SEVDİĞİNE BENZERSİN

Ya habibellah; senin ruhundur benden yansıyan, senin cemalindir benden dokunan, senin sırrındır sırrım olan, sensin benim gönlümde taht kuran.

Bilinçaltlarında en çok kimin sevgisi yatıyorsa, kalbimizden o sesleniş yükselir. Kalbimizin seslenişi ise, tüm yaşantımızın planlarını kurar.

Yaşantımızın bu planları, kaderimiz olarak yazılır. Bu yazgı, bilinçaltımızdaki düsturların bilinç üstünde karşımıza çıkış anına da kaza denir.

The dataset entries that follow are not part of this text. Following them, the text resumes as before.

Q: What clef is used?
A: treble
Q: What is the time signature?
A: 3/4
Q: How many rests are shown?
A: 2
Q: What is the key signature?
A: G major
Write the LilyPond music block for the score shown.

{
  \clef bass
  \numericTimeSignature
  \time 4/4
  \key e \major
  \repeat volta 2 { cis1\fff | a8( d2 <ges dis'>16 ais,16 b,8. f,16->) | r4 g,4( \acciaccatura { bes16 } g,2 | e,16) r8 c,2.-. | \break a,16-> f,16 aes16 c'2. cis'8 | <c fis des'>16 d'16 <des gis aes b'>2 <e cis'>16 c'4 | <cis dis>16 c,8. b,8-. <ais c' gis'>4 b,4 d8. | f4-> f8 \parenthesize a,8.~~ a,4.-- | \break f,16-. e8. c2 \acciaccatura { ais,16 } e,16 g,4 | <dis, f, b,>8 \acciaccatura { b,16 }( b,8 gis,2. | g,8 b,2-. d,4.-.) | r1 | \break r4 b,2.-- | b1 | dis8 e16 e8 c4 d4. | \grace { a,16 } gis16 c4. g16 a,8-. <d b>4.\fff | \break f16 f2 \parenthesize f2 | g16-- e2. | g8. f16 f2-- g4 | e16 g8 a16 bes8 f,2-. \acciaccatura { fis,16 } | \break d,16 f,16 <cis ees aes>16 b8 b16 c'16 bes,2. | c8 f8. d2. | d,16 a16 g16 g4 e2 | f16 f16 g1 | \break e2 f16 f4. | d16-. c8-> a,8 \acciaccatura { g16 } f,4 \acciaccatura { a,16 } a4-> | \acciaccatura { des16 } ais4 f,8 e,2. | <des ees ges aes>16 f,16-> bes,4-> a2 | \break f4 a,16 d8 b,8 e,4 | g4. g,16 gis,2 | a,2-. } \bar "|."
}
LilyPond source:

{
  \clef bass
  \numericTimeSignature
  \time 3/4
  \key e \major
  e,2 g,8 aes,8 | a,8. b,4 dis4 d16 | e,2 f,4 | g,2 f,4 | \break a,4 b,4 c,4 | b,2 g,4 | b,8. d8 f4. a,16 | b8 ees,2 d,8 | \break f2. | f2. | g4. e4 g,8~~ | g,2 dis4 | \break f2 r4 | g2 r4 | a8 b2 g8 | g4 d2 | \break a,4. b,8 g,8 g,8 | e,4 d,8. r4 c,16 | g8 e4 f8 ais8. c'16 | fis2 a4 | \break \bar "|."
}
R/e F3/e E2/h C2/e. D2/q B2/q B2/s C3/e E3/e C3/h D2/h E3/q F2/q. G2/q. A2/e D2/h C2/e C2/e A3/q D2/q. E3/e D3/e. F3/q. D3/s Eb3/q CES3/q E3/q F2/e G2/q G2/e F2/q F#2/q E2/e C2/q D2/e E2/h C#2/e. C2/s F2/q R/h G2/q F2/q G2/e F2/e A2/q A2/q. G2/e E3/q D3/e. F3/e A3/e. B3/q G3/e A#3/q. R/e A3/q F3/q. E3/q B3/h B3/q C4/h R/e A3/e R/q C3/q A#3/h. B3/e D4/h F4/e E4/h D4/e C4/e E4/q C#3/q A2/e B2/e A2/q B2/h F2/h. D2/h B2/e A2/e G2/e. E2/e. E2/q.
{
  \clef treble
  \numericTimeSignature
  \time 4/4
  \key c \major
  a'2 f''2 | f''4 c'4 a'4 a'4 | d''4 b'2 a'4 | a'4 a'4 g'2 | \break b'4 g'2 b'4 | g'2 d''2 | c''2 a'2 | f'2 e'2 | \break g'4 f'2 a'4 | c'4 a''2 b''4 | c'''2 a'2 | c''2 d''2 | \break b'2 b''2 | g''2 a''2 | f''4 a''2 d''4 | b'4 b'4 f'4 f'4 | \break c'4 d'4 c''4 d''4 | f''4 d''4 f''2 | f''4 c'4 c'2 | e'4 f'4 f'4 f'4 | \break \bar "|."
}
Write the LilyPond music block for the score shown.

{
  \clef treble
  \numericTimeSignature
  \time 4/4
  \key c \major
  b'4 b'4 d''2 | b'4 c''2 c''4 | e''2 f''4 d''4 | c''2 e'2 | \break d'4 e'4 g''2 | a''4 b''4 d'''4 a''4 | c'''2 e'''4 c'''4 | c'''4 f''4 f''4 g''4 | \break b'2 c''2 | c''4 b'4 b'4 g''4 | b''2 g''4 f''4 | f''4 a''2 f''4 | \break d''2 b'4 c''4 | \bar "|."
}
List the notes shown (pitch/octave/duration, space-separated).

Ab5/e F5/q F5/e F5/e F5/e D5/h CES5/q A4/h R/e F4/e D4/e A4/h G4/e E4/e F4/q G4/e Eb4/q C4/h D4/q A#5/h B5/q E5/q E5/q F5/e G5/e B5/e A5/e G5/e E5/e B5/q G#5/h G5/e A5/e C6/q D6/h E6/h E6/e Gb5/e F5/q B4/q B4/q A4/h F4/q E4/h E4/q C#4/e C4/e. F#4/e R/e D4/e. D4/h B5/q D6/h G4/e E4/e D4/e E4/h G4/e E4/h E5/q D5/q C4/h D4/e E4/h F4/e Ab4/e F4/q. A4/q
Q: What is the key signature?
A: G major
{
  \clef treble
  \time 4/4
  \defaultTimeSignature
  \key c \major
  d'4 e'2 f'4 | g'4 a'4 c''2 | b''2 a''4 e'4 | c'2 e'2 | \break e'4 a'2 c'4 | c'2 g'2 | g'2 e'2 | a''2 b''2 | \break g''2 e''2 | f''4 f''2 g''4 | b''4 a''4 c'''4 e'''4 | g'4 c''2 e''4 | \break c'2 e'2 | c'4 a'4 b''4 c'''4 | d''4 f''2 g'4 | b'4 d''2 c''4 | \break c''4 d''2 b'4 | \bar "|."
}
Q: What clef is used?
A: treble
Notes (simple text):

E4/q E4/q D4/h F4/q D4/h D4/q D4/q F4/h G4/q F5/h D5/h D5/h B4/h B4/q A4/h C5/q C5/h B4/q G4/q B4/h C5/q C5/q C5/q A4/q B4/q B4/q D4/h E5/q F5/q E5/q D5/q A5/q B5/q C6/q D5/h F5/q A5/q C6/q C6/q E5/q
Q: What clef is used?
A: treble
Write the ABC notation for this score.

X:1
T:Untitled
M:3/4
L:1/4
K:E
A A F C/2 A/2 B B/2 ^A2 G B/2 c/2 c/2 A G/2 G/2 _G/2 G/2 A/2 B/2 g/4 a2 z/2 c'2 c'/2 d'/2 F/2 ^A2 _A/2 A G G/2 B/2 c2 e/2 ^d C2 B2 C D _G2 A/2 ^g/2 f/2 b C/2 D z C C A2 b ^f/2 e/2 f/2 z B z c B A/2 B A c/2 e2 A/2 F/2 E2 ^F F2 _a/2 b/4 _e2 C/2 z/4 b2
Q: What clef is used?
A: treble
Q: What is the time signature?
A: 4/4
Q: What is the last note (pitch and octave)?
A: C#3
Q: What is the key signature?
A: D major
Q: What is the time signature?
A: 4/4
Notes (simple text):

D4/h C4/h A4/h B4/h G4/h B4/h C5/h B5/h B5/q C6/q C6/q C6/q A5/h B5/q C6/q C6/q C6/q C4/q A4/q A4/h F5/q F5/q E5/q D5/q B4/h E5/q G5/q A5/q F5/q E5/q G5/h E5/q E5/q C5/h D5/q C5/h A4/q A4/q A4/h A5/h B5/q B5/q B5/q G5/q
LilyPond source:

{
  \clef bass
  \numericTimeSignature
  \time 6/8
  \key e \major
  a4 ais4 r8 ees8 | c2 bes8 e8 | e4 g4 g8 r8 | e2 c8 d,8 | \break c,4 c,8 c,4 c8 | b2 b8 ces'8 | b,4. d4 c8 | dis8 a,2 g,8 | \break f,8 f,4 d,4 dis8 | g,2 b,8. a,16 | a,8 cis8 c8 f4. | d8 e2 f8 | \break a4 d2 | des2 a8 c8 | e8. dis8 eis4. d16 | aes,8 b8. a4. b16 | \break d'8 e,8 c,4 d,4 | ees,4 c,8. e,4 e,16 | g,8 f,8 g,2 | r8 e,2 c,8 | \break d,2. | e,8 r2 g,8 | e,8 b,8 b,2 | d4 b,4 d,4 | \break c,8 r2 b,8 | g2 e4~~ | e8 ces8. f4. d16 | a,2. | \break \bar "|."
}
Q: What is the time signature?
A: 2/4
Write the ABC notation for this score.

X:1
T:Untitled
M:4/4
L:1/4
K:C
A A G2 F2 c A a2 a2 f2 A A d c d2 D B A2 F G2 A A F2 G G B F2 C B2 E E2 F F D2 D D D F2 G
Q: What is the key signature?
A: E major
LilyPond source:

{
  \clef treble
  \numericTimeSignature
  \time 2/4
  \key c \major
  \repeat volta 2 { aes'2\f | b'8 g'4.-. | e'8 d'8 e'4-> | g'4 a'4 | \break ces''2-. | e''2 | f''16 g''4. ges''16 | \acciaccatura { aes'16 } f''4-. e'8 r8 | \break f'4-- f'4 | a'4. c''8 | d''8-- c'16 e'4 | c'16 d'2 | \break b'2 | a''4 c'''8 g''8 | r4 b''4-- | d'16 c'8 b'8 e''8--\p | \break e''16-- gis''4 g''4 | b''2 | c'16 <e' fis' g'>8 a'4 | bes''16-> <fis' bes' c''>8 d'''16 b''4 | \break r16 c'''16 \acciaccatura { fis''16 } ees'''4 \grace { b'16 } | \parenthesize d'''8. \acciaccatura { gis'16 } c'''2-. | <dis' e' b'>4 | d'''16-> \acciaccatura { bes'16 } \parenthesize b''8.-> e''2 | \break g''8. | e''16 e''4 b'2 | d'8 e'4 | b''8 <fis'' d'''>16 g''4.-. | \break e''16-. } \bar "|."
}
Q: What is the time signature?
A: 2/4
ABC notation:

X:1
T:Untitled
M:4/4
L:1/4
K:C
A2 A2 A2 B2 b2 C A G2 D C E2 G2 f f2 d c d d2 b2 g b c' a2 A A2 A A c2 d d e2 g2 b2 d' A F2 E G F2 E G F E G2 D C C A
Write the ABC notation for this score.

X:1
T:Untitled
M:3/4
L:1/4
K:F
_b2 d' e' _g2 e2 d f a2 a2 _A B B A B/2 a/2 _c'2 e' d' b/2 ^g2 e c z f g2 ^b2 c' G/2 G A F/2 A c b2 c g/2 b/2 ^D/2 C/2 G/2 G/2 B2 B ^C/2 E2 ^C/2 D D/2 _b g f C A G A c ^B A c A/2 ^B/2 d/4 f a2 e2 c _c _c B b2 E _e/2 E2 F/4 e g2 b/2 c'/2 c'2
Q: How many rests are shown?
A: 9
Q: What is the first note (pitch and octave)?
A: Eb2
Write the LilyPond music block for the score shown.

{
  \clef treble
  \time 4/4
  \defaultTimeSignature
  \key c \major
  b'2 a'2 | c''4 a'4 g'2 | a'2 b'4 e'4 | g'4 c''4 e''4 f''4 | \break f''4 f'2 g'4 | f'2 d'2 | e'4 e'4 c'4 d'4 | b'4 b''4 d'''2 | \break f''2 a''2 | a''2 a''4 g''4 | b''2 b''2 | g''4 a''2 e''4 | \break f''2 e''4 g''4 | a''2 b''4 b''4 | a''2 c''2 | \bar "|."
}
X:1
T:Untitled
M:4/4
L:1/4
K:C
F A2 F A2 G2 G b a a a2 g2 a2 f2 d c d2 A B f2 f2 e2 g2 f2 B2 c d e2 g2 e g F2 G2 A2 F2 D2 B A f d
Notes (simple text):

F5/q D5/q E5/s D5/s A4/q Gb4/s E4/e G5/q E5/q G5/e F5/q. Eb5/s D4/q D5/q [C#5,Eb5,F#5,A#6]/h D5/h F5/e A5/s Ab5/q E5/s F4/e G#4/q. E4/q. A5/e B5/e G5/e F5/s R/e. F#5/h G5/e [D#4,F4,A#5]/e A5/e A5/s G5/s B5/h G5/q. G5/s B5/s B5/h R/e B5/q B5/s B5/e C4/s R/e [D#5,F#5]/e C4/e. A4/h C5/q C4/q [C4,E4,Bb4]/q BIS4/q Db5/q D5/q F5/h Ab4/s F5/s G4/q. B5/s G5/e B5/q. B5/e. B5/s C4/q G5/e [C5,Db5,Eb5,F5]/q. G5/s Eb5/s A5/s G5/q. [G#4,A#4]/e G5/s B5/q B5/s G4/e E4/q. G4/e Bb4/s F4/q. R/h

İşte tümü sevgiyle nakşedilmişti ezelimizde. Nakış ortaya çıkmıştı ebedimizde. Muhabbeti Muhammedi sav kalbimizde nakşettiğimizde, işte o zaman kaderimiz fıtratla uyumlu olmaya başlayacaktır.

Onun için de, kalbimizde Hz. Muhammed Mustafa sallellahu aleyhi ve sellem efendimizin sevgisi her sevgiden üstün olmalı ki, Allaha likamız tamamlansın.

“Nefsim elinde olan Allah’a yemin ederim ki hiçbiriniz, ben kendisine babasından da evlâdından da daha sevgili olmadıkça iman etmiş olmaz.” (Buhari, İman 7)

İşte Muhammedi muhabbet, kalbini diriltir ilelebet. Odur esas marifet. Gayrı muhabbet yaşatır hezimet.

O sevda dillerde destan, O sevda gönüllerde bostan, O sevda akıllarda burhan, O sevda semalar aynan.

Sen de diril o sevdayla, gayrı sevdalar kaybolsun haliyle. İşte o zaman bakarsın veçhiyle, ayaktayken otururken ve yan üstü yatarken daim olursun Allah’ın zikriyle.

Selam olur yaşamın her yönüyle, Allah zikrini sana tanıtır Hz. Muhammed Mustafa sallellahu aleyhi ve sellem efendimiz. Ondan ulaşır Allah ipi gelir, oluşur sende saadet. O zaman gayriye kalmaz minnet. O zaman Allah eder sana merhamet.

Allah rauf ve rahim eyledi o sultanı. İnanmıyorsan oku Tövbe suresinin sonunu. Oradan nakşediyor hak her halini, öylece bilincin terk eder her yabanı.

Şefkat rahmet saadet, senin olsun ilelebet, gecen ile doğsun rahmet, sabahın nurlansın görmeyesin artık zahmet.